In statistics, “curse of dimensionality” is often used to refer to the difficulty of fitting a model when many possible predictors are available. But this expression bothers me, because more predictors is more data, and it should not be a “curse” to have more data. Maybe in practice it’s a curse to have more data (just as, in practice, giving people too much good food can make them fat), but “curse” seems a little strong.

With multilevel modeling, there is no curse of dimensionality. When many measurements are taken on each observation, these measurements can themselves be grouped. Having more measurements in a group gives us more data to estimate group-level parameters (such as the standard deviation of the group effects and also coefficients for group-level predictors, if available).

In all the realistic “curse of dimensionality” problems I’ve seen, the dimensions–the predictors–have a structure. The data don’t sit in an abstract K-dimensional space; they are units with K measurements that have names, orderings, etc.

For example, Marina gave us an example in the seminar the other day where the predictors were the values of a spectrum at 100 different wavelengths. The 100 wavelengths are ordered. Certainly it is better to have 100 than 50, and it would be better to have 50 than 10. (This is not a criticism of Marina’s method, I’m just using it as a handy example.)

For an analogous problem: 20 years ago in Bayesian statistics, there was a lot of struggle to develop noninformative prior distributions for highly multivariate problems. Eventually this line of research dwindled because people realized that when many variables are floating around, they will be modeled hierarchically, so that the burden of noninformativity shifts to the far less numerous hyperparameters. And, in fact, when the number of variables in a a group is larger, these hyperparameters are easier to estimate.

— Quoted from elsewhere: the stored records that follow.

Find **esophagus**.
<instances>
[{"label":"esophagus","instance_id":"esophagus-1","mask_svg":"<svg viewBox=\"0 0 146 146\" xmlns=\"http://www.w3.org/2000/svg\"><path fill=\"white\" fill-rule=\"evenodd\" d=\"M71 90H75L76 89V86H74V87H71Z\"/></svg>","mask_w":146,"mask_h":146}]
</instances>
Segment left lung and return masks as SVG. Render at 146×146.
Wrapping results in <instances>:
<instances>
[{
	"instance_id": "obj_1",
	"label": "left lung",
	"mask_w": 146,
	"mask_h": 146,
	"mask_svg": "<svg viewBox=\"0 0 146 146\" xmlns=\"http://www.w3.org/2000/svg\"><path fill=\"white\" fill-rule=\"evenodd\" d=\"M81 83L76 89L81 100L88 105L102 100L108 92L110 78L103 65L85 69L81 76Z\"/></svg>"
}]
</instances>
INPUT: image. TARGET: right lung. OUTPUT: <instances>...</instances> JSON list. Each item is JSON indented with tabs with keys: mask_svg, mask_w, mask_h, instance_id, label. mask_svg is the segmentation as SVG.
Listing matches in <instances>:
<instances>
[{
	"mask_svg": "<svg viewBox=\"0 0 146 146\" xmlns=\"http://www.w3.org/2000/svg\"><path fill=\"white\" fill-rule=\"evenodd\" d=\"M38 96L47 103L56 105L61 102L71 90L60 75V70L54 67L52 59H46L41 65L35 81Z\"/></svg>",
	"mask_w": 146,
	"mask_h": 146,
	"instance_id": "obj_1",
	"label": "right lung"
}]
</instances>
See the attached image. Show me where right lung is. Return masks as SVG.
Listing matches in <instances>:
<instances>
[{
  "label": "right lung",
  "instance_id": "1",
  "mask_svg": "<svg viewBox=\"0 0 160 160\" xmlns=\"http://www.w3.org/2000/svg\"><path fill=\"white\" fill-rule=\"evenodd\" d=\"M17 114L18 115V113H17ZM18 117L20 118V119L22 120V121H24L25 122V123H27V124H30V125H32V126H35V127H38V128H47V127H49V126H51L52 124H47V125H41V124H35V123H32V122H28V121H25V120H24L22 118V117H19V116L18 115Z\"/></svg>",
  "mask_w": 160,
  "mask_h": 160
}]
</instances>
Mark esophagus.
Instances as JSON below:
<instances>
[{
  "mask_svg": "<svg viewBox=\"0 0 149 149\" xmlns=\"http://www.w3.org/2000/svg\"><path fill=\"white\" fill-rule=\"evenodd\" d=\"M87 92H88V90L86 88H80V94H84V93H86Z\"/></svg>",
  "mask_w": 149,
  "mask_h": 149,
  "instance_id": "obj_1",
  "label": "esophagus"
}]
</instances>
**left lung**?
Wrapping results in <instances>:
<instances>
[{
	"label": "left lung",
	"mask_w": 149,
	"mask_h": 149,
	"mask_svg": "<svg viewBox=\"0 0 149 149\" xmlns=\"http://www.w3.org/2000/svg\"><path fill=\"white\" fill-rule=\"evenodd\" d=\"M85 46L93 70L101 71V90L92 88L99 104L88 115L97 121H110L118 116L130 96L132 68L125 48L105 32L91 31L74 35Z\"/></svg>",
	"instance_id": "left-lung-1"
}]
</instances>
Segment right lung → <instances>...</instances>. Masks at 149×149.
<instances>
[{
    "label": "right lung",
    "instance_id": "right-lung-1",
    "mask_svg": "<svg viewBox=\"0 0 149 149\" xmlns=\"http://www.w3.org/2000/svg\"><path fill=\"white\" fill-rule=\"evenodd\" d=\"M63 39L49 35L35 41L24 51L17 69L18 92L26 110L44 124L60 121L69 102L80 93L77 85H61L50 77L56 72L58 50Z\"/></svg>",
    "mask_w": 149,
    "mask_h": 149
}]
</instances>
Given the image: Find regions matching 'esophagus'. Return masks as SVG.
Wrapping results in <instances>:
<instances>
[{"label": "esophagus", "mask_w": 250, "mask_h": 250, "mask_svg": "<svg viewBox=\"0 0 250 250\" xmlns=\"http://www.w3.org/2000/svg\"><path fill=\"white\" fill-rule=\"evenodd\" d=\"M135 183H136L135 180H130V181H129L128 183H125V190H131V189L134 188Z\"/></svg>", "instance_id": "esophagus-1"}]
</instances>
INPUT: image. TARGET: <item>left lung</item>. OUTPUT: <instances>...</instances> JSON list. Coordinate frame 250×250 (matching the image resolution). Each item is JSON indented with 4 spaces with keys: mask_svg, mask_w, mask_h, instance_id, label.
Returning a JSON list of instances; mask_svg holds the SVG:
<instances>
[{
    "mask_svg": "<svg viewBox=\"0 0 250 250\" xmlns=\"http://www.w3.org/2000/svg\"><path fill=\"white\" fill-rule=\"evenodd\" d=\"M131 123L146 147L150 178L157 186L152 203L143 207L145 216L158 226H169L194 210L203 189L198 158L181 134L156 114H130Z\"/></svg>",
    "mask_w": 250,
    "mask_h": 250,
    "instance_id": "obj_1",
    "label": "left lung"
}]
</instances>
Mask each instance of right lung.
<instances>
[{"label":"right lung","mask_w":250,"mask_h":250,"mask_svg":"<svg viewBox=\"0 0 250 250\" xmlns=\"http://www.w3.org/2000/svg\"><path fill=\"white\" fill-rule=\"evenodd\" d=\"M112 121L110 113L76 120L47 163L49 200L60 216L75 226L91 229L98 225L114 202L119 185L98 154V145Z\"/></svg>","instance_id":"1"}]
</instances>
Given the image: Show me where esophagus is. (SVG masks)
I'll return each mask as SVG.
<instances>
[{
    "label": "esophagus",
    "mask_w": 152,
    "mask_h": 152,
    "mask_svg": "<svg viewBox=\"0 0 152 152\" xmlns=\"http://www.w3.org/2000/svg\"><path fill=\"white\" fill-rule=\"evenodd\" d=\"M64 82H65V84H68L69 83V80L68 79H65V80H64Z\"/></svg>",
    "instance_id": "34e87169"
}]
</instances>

I’m not saying the problem is trivial or even easy; there’s a lot of work to be done to spend this blessing wisely.

### One Comment

1. Sam Cook says:

Andrew commented:

To put it another way, here is the statistical setting where dimensionality is indeed a "curse":

Suppose you're in a regression setting with, say, 100 data points and 3 meaningful predictors. All is well. Someone now gives you 197 additional predictors, which are mostly noise, and mixes them in with the original 3 so that you don't know what is what. You're now in a more difficult situation and might well prefer to be back with the 3 original predictors.

I think this is what people have in mind when they talk about the curse of dimensionality in regression problems.

But I think this scenario is inappropriate! Its key logical flaw is the use of the "3 good predictors" as a comparison point. If you had 3 good predictors, and 197 others, you can keep the 3 good ones and use the 197 as you deem appropriate, perhaps combining them into one or two summary scores or shrinking them toward zero or whatever. Conversely, if you really have 200 predictors and you have no prior knowledge about which are good and which are useless or close-to-useless, then having only 3 of them will leave you in even worse shape. The "3 good predictors" scenario actually encodes some extremely important information, which is that these particular 3, out of the 200, are good.